Qiao Chen, Jing Wen-Feng, Fang Jian, Wang Yu-Ping
School of Mathematics and Statistics, Xi'an Jiaotong University, Xi'an, 710049, P.R. China and with the Department of Biomedical Engineering, Tulane University, New Orleans, LA, 70118, USA.
School of Mathematics and Statistics, Xi'an Jiaotong University, Xi'an, 710049, P.R. China.
Neurocomputing (Amst). 2016 Jan 29;175(Pt A):40-46. doi: 10.1016/j.neucom.2015.09.103.
The uniformly pseudo-projection-anti-monotone (UPPAM) neural network model, which can be considered as the unified continuous-time neural networks (CNNs), includes almost all of the known CNNs individuals. Recently, studies on the critical dynamics behaviors of CNNs have drawn special attentions due to its importance in both theory and applications. In this paper, we will present the analysis of the UPPAM network under the general critical conditions. It is shown that the UPPAM network possesses the global convergence and asymptotical stability under the general critical conditions if the network satisfies one quasi-symmetric requirement on the connective matrices, which is easy to be verified and applied.

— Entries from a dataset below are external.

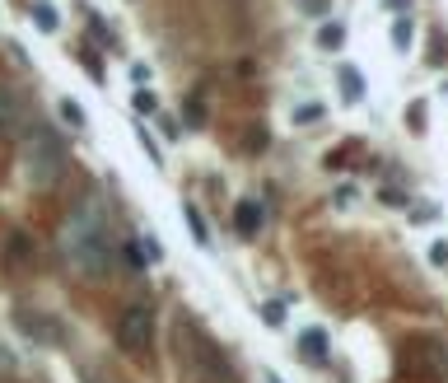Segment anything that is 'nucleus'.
Segmentation results:
<instances>
[{
  "label": "nucleus",
  "instance_id": "obj_2",
  "mask_svg": "<svg viewBox=\"0 0 448 383\" xmlns=\"http://www.w3.org/2000/svg\"><path fill=\"white\" fill-rule=\"evenodd\" d=\"M19 164H23V178L33 182V187H56L61 169H66V145H61V135L47 131V126H28L19 145Z\"/></svg>",
  "mask_w": 448,
  "mask_h": 383
},
{
  "label": "nucleus",
  "instance_id": "obj_7",
  "mask_svg": "<svg viewBox=\"0 0 448 383\" xmlns=\"http://www.w3.org/2000/svg\"><path fill=\"white\" fill-rule=\"evenodd\" d=\"M182 220H187V229L196 234V243H201V248H211V229H206L201 211H196V206H182Z\"/></svg>",
  "mask_w": 448,
  "mask_h": 383
},
{
  "label": "nucleus",
  "instance_id": "obj_4",
  "mask_svg": "<svg viewBox=\"0 0 448 383\" xmlns=\"http://www.w3.org/2000/svg\"><path fill=\"white\" fill-rule=\"evenodd\" d=\"M299 350L313 365H323L327 360V332H323V327H303V332H299Z\"/></svg>",
  "mask_w": 448,
  "mask_h": 383
},
{
  "label": "nucleus",
  "instance_id": "obj_8",
  "mask_svg": "<svg viewBox=\"0 0 448 383\" xmlns=\"http://www.w3.org/2000/svg\"><path fill=\"white\" fill-rule=\"evenodd\" d=\"M411 38H415V23H411V14H402V19L392 23V47H397V52H406V47H411Z\"/></svg>",
  "mask_w": 448,
  "mask_h": 383
},
{
  "label": "nucleus",
  "instance_id": "obj_14",
  "mask_svg": "<svg viewBox=\"0 0 448 383\" xmlns=\"http://www.w3.org/2000/svg\"><path fill=\"white\" fill-rule=\"evenodd\" d=\"M61 117H66L70 126H84V108H79V103H70V99L61 103Z\"/></svg>",
  "mask_w": 448,
  "mask_h": 383
},
{
  "label": "nucleus",
  "instance_id": "obj_15",
  "mask_svg": "<svg viewBox=\"0 0 448 383\" xmlns=\"http://www.w3.org/2000/svg\"><path fill=\"white\" fill-rule=\"evenodd\" d=\"M135 108H140V113H155L159 103H155V94H145V89H140V94H135Z\"/></svg>",
  "mask_w": 448,
  "mask_h": 383
},
{
  "label": "nucleus",
  "instance_id": "obj_21",
  "mask_svg": "<svg viewBox=\"0 0 448 383\" xmlns=\"http://www.w3.org/2000/svg\"><path fill=\"white\" fill-rule=\"evenodd\" d=\"M388 5H406V0H388Z\"/></svg>",
  "mask_w": 448,
  "mask_h": 383
},
{
  "label": "nucleus",
  "instance_id": "obj_10",
  "mask_svg": "<svg viewBox=\"0 0 448 383\" xmlns=\"http://www.w3.org/2000/svg\"><path fill=\"white\" fill-rule=\"evenodd\" d=\"M23 327H28V332H33V337H43V341H56V327L47 323L43 313H23Z\"/></svg>",
  "mask_w": 448,
  "mask_h": 383
},
{
  "label": "nucleus",
  "instance_id": "obj_3",
  "mask_svg": "<svg viewBox=\"0 0 448 383\" xmlns=\"http://www.w3.org/2000/svg\"><path fill=\"white\" fill-rule=\"evenodd\" d=\"M117 346L131 355V360H145L150 346H155V313L145 304H131L117 318Z\"/></svg>",
  "mask_w": 448,
  "mask_h": 383
},
{
  "label": "nucleus",
  "instance_id": "obj_13",
  "mask_svg": "<svg viewBox=\"0 0 448 383\" xmlns=\"http://www.w3.org/2000/svg\"><path fill=\"white\" fill-rule=\"evenodd\" d=\"M262 318H267V327H280V323H285V304H280V299H271V304L262 309Z\"/></svg>",
  "mask_w": 448,
  "mask_h": 383
},
{
  "label": "nucleus",
  "instance_id": "obj_6",
  "mask_svg": "<svg viewBox=\"0 0 448 383\" xmlns=\"http://www.w3.org/2000/svg\"><path fill=\"white\" fill-rule=\"evenodd\" d=\"M14 126H19V99H14V94L0 84V131L10 135Z\"/></svg>",
  "mask_w": 448,
  "mask_h": 383
},
{
  "label": "nucleus",
  "instance_id": "obj_18",
  "mask_svg": "<svg viewBox=\"0 0 448 383\" xmlns=\"http://www.w3.org/2000/svg\"><path fill=\"white\" fill-rule=\"evenodd\" d=\"M430 262H435V267H444V262H448V248H444V243H435V248H430Z\"/></svg>",
  "mask_w": 448,
  "mask_h": 383
},
{
  "label": "nucleus",
  "instance_id": "obj_11",
  "mask_svg": "<svg viewBox=\"0 0 448 383\" xmlns=\"http://www.w3.org/2000/svg\"><path fill=\"white\" fill-rule=\"evenodd\" d=\"M33 23L43 28V33H56V23H61V19H56L52 5H33Z\"/></svg>",
  "mask_w": 448,
  "mask_h": 383
},
{
  "label": "nucleus",
  "instance_id": "obj_16",
  "mask_svg": "<svg viewBox=\"0 0 448 383\" xmlns=\"http://www.w3.org/2000/svg\"><path fill=\"white\" fill-rule=\"evenodd\" d=\"M140 145L150 150V159H155V164H164V155H159V145H155V140H150V131H140Z\"/></svg>",
  "mask_w": 448,
  "mask_h": 383
},
{
  "label": "nucleus",
  "instance_id": "obj_5",
  "mask_svg": "<svg viewBox=\"0 0 448 383\" xmlns=\"http://www.w3.org/2000/svg\"><path fill=\"white\" fill-rule=\"evenodd\" d=\"M262 220H267V211H262L257 201H243V206L234 211V225H238V234H247V238H252V234H262Z\"/></svg>",
  "mask_w": 448,
  "mask_h": 383
},
{
  "label": "nucleus",
  "instance_id": "obj_9",
  "mask_svg": "<svg viewBox=\"0 0 448 383\" xmlns=\"http://www.w3.org/2000/svg\"><path fill=\"white\" fill-rule=\"evenodd\" d=\"M341 43H346V28H341V23H323V28H318V47L336 52Z\"/></svg>",
  "mask_w": 448,
  "mask_h": 383
},
{
  "label": "nucleus",
  "instance_id": "obj_1",
  "mask_svg": "<svg viewBox=\"0 0 448 383\" xmlns=\"http://www.w3.org/2000/svg\"><path fill=\"white\" fill-rule=\"evenodd\" d=\"M66 257H70V267L84 271V276H103L108 262H112V243H108V234H103V220L89 211V206H79V211L70 215Z\"/></svg>",
  "mask_w": 448,
  "mask_h": 383
},
{
  "label": "nucleus",
  "instance_id": "obj_19",
  "mask_svg": "<svg viewBox=\"0 0 448 383\" xmlns=\"http://www.w3.org/2000/svg\"><path fill=\"white\" fill-rule=\"evenodd\" d=\"M299 5H303L308 14H327V0H299Z\"/></svg>",
  "mask_w": 448,
  "mask_h": 383
},
{
  "label": "nucleus",
  "instance_id": "obj_17",
  "mask_svg": "<svg viewBox=\"0 0 448 383\" xmlns=\"http://www.w3.org/2000/svg\"><path fill=\"white\" fill-rule=\"evenodd\" d=\"M294 122H318V108L308 103V108H294Z\"/></svg>",
  "mask_w": 448,
  "mask_h": 383
},
{
  "label": "nucleus",
  "instance_id": "obj_20",
  "mask_svg": "<svg viewBox=\"0 0 448 383\" xmlns=\"http://www.w3.org/2000/svg\"><path fill=\"white\" fill-rule=\"evenodd\" d=\"M262 383H280V379H276V374H271V370H267V374H262Z\"/></svg>",
  "mask_w": 448,
  "mask_h": 383
},
{
  "label": "nucleus",
  "instance_id": "obj_12",
  "mask_svg": "<svg viewBox=\"0 0 448 383\" xmlns=\"http://www.w3.org/2000/svg\"><path fill=\"white\" fill-rule=\"evenodd\" d=\"M341 79H346V99H359V94H364V79H359L350 66H341Z\"/></svg>",
  "mask_w": 448,
  "mask_h": 383
}]
</instances>
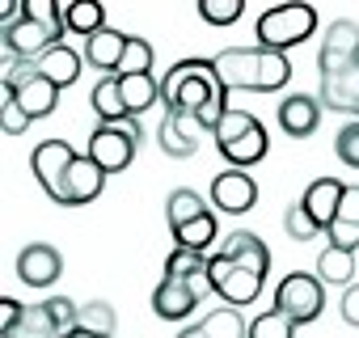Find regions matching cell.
I'll list each match as a JSON object with an SVG mask.
<instances>
[{
	"label": "cell",
	"instance_id": "obj_1",
	"mask_svg": "<svg viewBox=\"0 0 359 338\" xmlns=\"http://www.w3.org/2000/svg\"><path fill=\"white\" fill-rule=\"evenodd\" d=\"M224 89H250V93H275L292 81V64L283 51L266 47H229L212 60Z\"/></svg>",
	"mask_w": 359,
	"mask_h": 338
},
{
	"label": "cell",
	"instance_id": "obj_2",
	"mask_svg": "<svg viewBox=\"0 0 359 338\" xmlns=\"http://www.w3.org/2000/svg\"><path fill=\"white\" fill-rule=\"evenodd\" d=\"M161 102L165 110H187V114H199L203 106L212 102H229V89L220 85L212 60H182L173 64L161 81Z\"/></svg>",
	"mask_w": 359,
	"mask_h": 338
},
{
	"label": "cell",
	"instance_id": "obj_3",
	"mask_svg": "<svg viewBox=\"0 0 359 338\" xmlns=\"http://www.w3.org/2000/svg\"><path fill=\"white\" fill-rule=\"evenodd\" d=\"M140 144H144V131H140L135 119H127V123H97L93 135H89L85 156L102 169V174H123V169L135 161Z\"/></svg>",
	"mask_w": 359,
	"mask_h": 338
},
{
	"label": "cell",
	"instance_id": "obj_4",
	"mask_svg": "<svg viewBox=\"0 0 359 338\" xmlns=\"http://www.w3.org/2000/svg\"><path fill=\"white\" fill-rule=\"evenodd\" d=\"M317 30V9L313 5H275L258 18L254 34H258V47L266 51H287V47H300L309 34Z\"/></svg>",
	"mask_w": 359,
	"mask_h": 338
},
{
	"label": "cell",
	"instance_id": "obj_5",
	"mask_svg": "<svg viewBox=\"0 0 359 338\" xmlns=\"http://www.w3.org/2000/svg\"><path fill=\"white\" fill-rule=\"evenodd\" d=\"M275 309L287 313L296 325H309V321H317L321 309H325V283H321L317 275H309V271H292V275H283L279 288H275Z\"/></svg>",
	"mask_w": 359,
	"mask_h": 338
},
{
	"label": "cell",
	"instance_id": "obj_6",
	"mask_svg": "<svg viewBox=\"0 0 359 338\" xmlns=\"http://www.w3.org/2000/svg\"><path fill=\"white\" fill-rule=\"evenodd\" d=\"M72 161H76V152H72L68 140H43L30 156L39 187L51 195V203H64V208H68V169H72Z\"/></svg>",
	"mask_w": 359,
	"mask_h": 338
},
{
	"label": "cell",
	"instance_id": "obj_7",
	"mask_svg": "<svg viewBox=\"0 0 359 338\" xmlns=\"http://www.w3.org/2000/svg\"><path fill=\"white\" fill-rule=\"evenodd\" d=\"M208 271H212V288H216V296L229 300L233 309H237V304H254L258 292H262V279H266V275H258V271H250V266H237V262L224 258V254H216Z\"/></svg>",
	"mask_w": 359,
	"mask_h": 338
},
{
	"label": "cell",
	"instance_id": "obj_8",
	"mask_svg": "<svg viewBox=\"0 0 359 338\" xmlns=\"http://www.w3.org/2000/svg\"><path fill=\"white\" fill-rule=\"evenodd\" d=\"M359 64V26L338 18L330 30H325V43H321V55H317V72L330 76V72H342Z\"/></svg>",
	"mask_w": 359,
	"mask_h": 338
},
{
	"label": "cell",
	"instance_id": "obj_9",
	"mask_svg": "<svg viewBox=\"0 0 359 338\" xmlns=\"http://www.w3.org/2000/svg\"><path fill=\"white\" fill-rule=\"evenodd\" d=\"M212 203L229 216H245L258 203V182L245 174V169H224V174L212 178Z\"/></svg>",
	"mask_w": 359,
	"mask_h": 338
},
{
	"label": "cell",
	"instance_id": "obj_10",
	"mask_svg": "<svg viewBox=\"0 0 359 338\" xmlns=\"http://www.w3.org/2000/svg\"><path fill=\"white\" fill-rule=\"evenodd\" d=\"M208 127L199 123V114H187V110H165V119H161V148L169 152V156H195L199 152V135H203Z\"/></svg>",
	"mask_w": 359,
	"mask_h": 338
},
{
	"label": "cell",
	"instance_id": "obj_11",
	"mask_svg": "<svg viewBox=\"0 0 359 338\" xmlns=\"http://www.w3.org/2000/svg\"><path fill=\"white\" fill-rule=\"evenodd\" d=\"M60 271H64V258H60V250L55 245H26L22 254H18V275H22V283H30V288H51L55 279H60Z\"/></svg>",
	"mask_w": 359,
	"mask_h": 338
},
{
	"label": "cell",
	"instance_id": "obj_12",
	"mask_svg": "<svg viewBox=\"0 0 359 338\" xmlns=\"http://www.w3.org/2000/svg\"><path fill=\"white\" fill-rule=\"evenodd\" d=\"M127 39H131V34H123V30H114V26L97 30L93 39H85V64H89V68H97L102 76H114V72H118V64H123Z\"/></svg>",
	"mask_w": 359,
	"mask_h": 338
},
{
	"label": "cell",
	"instance_id": "obj_13",
	"mask_svg": "<svg viewBox=\"0 0 359 338\" xmlns=\"http://www.w3.org/2000/svg\"><path fill=\"white\" fill-rule=\"evenodd\" d=\"M317 123H321V97L292 93L287 102H279V127H283V135L304 140V135L317 131Z\"/></svg>",
	"mask_w": 359,
	"mask_h": 338
},
{
	"label": "cell",
	"instance_id": "obj_14",
	"mask_svg": "<svg viewBox=\"0 0 359 338\" xmlns=\"http://www.w3.org/2000/svg\"><path fill=\"white\" fill-rule=\"evenodd\" d=\"M152 309H156V317H165V321H187V317L199 309V296L191 292L187 279H161L156 292H152Z\"/></svg>",
	"mask_w": 359,
	"mask_h": 338
},
{
	"label": "cell",
	"instance_id": "obj_15",
	"mask_svg": "<svg viewBox=\"0 0 359 338\" xmlns=\"http://www.w3.org/2000/svg\"><path fill=\"white\" fill-rule=\"evenodd\" d=\"M342 195H346V187L338 182V178H317L304 195H300V203H304V212L313 216V224L325 233L330 224H334V216H338V203H342Z\"/></svg>",
	"mask_w": 359,
	"mask_h": 338
},
{
	"label": "cell",
	"instance_id": "obj_16",
	"mask_svg": "<svg viewBox=\"0 0 359 338\" xmlns=\"http://www.w3.org/2000/svg\"><path fill=\"white\" fill-rule=\"evenodd\" d=\"M325 237H330V245H338V250H359V187H346V195H342V203H338V216H334V224L325 229Z\"/></svg>",
	"mask_w": 359,
	"mask_h": 338
},
{
	"label": "cell",
	"instance_id": "obj_17",
	"mask_svg": "<svg viewBox=\"0 0 359 338\" xmlns=\"http://www.w3.org/2000/svg\"><path fill=\"white\" fill-rule=\"evenodd\" d=\"M34 64H39V76H47L55 89L76 85V76L85 72V55H76V51H72V47H64V43H60V47H51L47 55H39Z\"/></svg>",
	"mask_w": 359,
	"mask_h": 338
},
{
	"label": "cell",
	"instance_id": "obj_18",
	"mask_svg": "<svg viewBox=\"0 0 359 338\" xmlns=\"http://www.w3.org/2000/svg\"><path fill=\"white\" fill-rule=\"evenodd\" d=\"M220 254H224V258H233L237 266L258 271V275H266V271H271V250L262 245V237H258V233H245V229L229 233V241H224V250H220Z\"/></svg>",
	"mask_w": 359,
	"mask_h": 338
},
{
	"label": "cell",
	"instance_id": "obj_19",
	"mask_svg": "<svg viewBox=\"0 0 359 338\" xmlns=\"http://www.w3.org/2000/svg\"><path fill=\"white\" fill-rule=\"evenodd\" d=\"M106 187V174L89 161V156H76L72 169H68V208H81V203H93Z\"/></svg>",
	"mask_w": 359,
	"mask_h": 338
},
{
	"label": "cell",
	"instance_id": "obj_20",
	"mask_svg": "<svg viewBox=\"0 0 359 338\" xmlns=\"http://www.w3.org/2000/svg\"><path fill=\"white\" fill-rule=\"evenodd\" d=\"M118 89H123V102H127V114L140 119L148 106L161 102V81L152 72H140V76H118Z\"/></svg>",
	"mask_w": 359,
	"mask_h": 338
},
{
	"label": "cell",
	"instance_id": "obj_21",
	"mask_svg": "<svg viewBox=\"0 0 359 338\" xmlns=\"http://www.w3.org/2000/svg\"><path fill=\"white\" fill-rule=\"evenodd\" d=\"M212 208L203 203V195L199 191H191V187H182V191H173L169 199H165V220H169V229L177 233V229H187L191 220H199V216H208Z\"/></svg>",
	"mask_w": 359,
	"mask_h": 338
},
{
	"label": "cell",
	"instance_id": "obj_22",
	"mask_svg": "<svg viewBox=\"0 0 359 338\" xmlns=\"http://www.w3.org/2000/svg\"><path fill=\"white\" fill-rule=\"evenodd\" d=\"M89 102H93V110H97L102 123H127V119H131V114H127V102H123V89H118V76H102V81L93 85Z\"/></svg>",
	"mask_w": 359,
	"mask_h": 338
},
{
	"label": "cell",
	"instance_id": "obj_23",
	"mask_svg": "<svg viewBox=\"0 0 359 338\" xmlns=\"http://www.w3.org/2000/svg\"><path fill=\"white\" fill-rule=\"evenodd\" d=\"M317 279L334 283V288H351V279H355V254L338 250V245H325L317 254Z\"/></svg>",
	"mask_w": 359,
	"mask_h": 338
},
{
	"label": "cell",
	"instance_id": "obj_24",
	"mask_svg": "<svg viewBox=\"0 0 359 338\" xmlns=\"http://www.w3.org/2000/svg\"><path fill=\"white\" fill-rule=\"evenodd\" d=\"M64 26L72 34L93 39L97 30H106V9L97 5V0H68V5H64Z\"/></svg>",
	"mask_w": 359,
	"mask_h": 338
},
{
	"label": "cell",
	"instance_id": "obj_25",
	"mask_svg": "<svg viewBox=\"0 0 359 338\" xmlns=\"http://www.w3.org/2000/svg\"><path fill=\"white\" fill-rule=\"evenodd\" d=\"M0 338H64V330L55 325V317H51V309L43 300V304H26V317Z\"/></svg>",
	"mask_w": 359,
	"mask_h": 338
},
{
	"label": "cell",
	"instance_id": "obj_26",
	"mask_svg": "<svg viewBox=\"0 0 359 338\" xmlns=\"http://www.w3.org/2000/svg\"><path fill=\"white\" fill-rule=\"evenodd\" d=\"M76 330H81V334H89V338H114L118 317H114V309H110L106 300H89V304H81Z\"/></svg>",
	"mask_w": 359,
	"mask_h": 338
},
{
	"label": "cell",
	"instance_id": "obj_27",
	"mask_svg": "<svg viewBox=\"0 0 359 338\" xmlns=\"http://www.w3.org/2000/svg\"><path fill=\"white\" fill-rule=\"evenodd\" d=\"M199 325H203V334H208V338H250V325H245V317H241L233 304L212 309Z\"/></svg>",
	"mask_w": 359,
	"mask_h": 338
},
{
	"label": "cell",
	"instance_id": "obj_28",
	"mask_svg": "<svg viewBox=\"0 0 359 338\" xmlns=\"http://www.w3.org/2000/svg\"><path fill=\"white\" fill-rule=\"evenodd\" d=\"M177 237V245H182V250H208L216 237H220V224H216V212H208V216H199V220H191L187 229H177L173 233Z\"/></svg>",
	"mask_w": 359,
	"mask_h": 338
},
{
	"label": "cell",
	"instance_id": "obj_29",
	"mask_svg": "<svg viewBox=\"0 0 359 338\" xmlns=\"http://www.w3.org/2000/svg\"><path fill=\"white\" fill-rule=\"evenodd\" d=\"M0 123H5V135H22L30 127V114H26L13 85H0Z\"/></svg>",
	"mask_w": 359,
	"mask_h": 338
},
{
	"label": "cell",
	"instance_id": "obj_30",
	"mask_svg": "<svg viewBox=\"0 0 359 338\" xmlns=\"http://www.w3.org/2000/svg\"><path fill=\"white\" fill-rule=\"evenodd\" d=\"M212 262L199 254V250H182L177 245L169 258H165V279H195V275H203Z\"/></svg>",
	"mask_w": 359,
	"mask_h": 338
},
{
	"label": "cell",
	"instance_id": "obj_31",
	"mask_svg": "<svg viewBox=\"0 0 359 338\" xmlns=\"http://www.w3.org/2000/svg\"><path fill=\"white\" fill-rule=\"evenodd\" d=\"M250 338H296V321L279 309H266L250 321Z\"/></svg>",
	"mask_w": 359,
	"mask_h": 338
},
{
	"label": "cell",
	"instance_id": "obj_32",
	"mask_svg": "<svg viewBox=\"0 0 359 338\" xmlns=\"http://www.w3.org/2000/svg\"><path fill=\"white\" fill-rule=\"evenodd\" d=\"M140 72H152V47L131 34L127 39V51H123V64H118L114 76H140Z\"/></svg>",
	"mask_w": 359,
	"mask_h": 338
},
{
	"label": "cell",
	"instance_id": "obj_33",
	"mask_svg": "<svg viewBox=\"0 0 359 338\" xmlns=\"http://www.w3.org/2000/svg\"><path fill=\"white\" fill-rule=\"evenodd\" d=\"M241 13H245L241 0H199V18L208 26H233Z\"/></svg>",
	"mask_w": 359,
	"mask_h": 338
},
{
	"label": "cell",
	"instance_id": "obj_34",
	"mask_svg": "<svg viewBox=\"0 0 359 338\" xmlns=\"http://www.w3.org/2000/svg\"><path fill=\"white\" fill-rule=\"evenodd\" d=\"M334 156H338L346 169H359V119L338 127V135H334Z\"/></svg>",
	"mask_w": 359,
	"mask_h": 338
},
{
	"label": "cell",
	"instance_id": "obj_35",
	"mask_svg": "<svg viewBox=\"0 0 359 338\" xmlns=\"http://www.w3.org/2000/svg\"><path fill=\"white\" fill-rule=\"evenodd\" d=\"M283 229H287V237H292V241H313V237L321 233V229L313 224V216L304 212V203H292V208H287Z\"/></svg>",
	"mask_w": 359,
	"mask_h": 338
},
{
	"label": "cell",
	"instance_id": "obj_36",
	"mask_svg": "<svg viewBox=\"0 0 359 338\" xmlns=\"http://www.w3.org/2000/svg\"><path fill=\"white\" fill-rule=\"evenodd\" d=\"M26 317V304L22 300H13V296H0V334H9L18 321Z\"/></svg>",
	"mask_w": 359,
	"mask_h": 338
},
{
	"label": "cell",
	"instance_id": "obj_37",
	"mask_svg": "<svg viewBox=\"0 0 359 338\" xmlns=\"http://www.w3.org/2000/svg\"><path fill=\"white\" fill-rule=\"evenodd\" d=\"M338 313H342V321H346V325H355V330H359V283H351V288H342V300H338Z\"/></svg>",
	"mask_w": 359,
	"mask_h": 338
},
{
	"label": "cell",
	"instance_id": "obj_38",
	"mask_svg": "<svg viewBox=\"0 0 359 338\" xmlns=\"http://www.w3.org/2000/svg\"><path fill=\"white\" fill-rule=\"evenodd\" d=\"M177 338H208V334H203V325H187L182 334H177Z\"/></svg>",
	"mask_w": 359,
	"mask_h": 338
},
{
	"label": "cell",
	"instance_id": "obj_39",
	"mask_svg": "<svg viewBox=\"0 0 359 338\" xmlns=\"http://www.w3.org/2000/svg\"><path fill=\"white\" fill-rule=\"evenodd\" d=\"M68 338H89V334H81V330H72V334H68Z\"/></svg>",
	"mask_w": 359,
	"mask_h": 338
}]
</instances>
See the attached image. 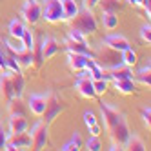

The general critical dynamics have rarely been studied before, and this work is an attempt to gain an meaningful assurance of general critical convergence and stability of CNNs. Since UPPAM network is the unified model for CNNs, the results obtained here can generalize and extend the existing critical conclusions for CNNs individuals, let alone those non-critical cases. Moreover, the easily verified conditions for general critical convergence and stability can further promote the applications of CNNs.
一致伪投影反单调(UPPAM)神经网络模型可被视为统一的连续时间神经网络(CNN),它几乎涵盖了所有已知的CNN个体。近年来,由于CNN的临界动力学行为在理论和应用方面都具有重要意义,对其研究受到了特别关注。在本文中,我们将对一般临界条件下的UPPAM网络进行分析。结果表明,如果网络在连接矩阵上满足一个易于验证和应用的准对称要求,那么UPPAM网络在一般临界条件下具有全局收敛性和渐近稳定性。此前对一般临界动力学的研究很少,这项工作旨在对CNN的一般临界收敛性和稳定性获得有意义的保证。由于UPPAM网络是CNN的统一模型,这里得到的结果可以推广和扩展现有的关于CNN个体的临界结论,更不用说那些非临界情况了。此外,一般临界收敛性和稳定性的易于验证的条件可以进一步推动CNN的应用。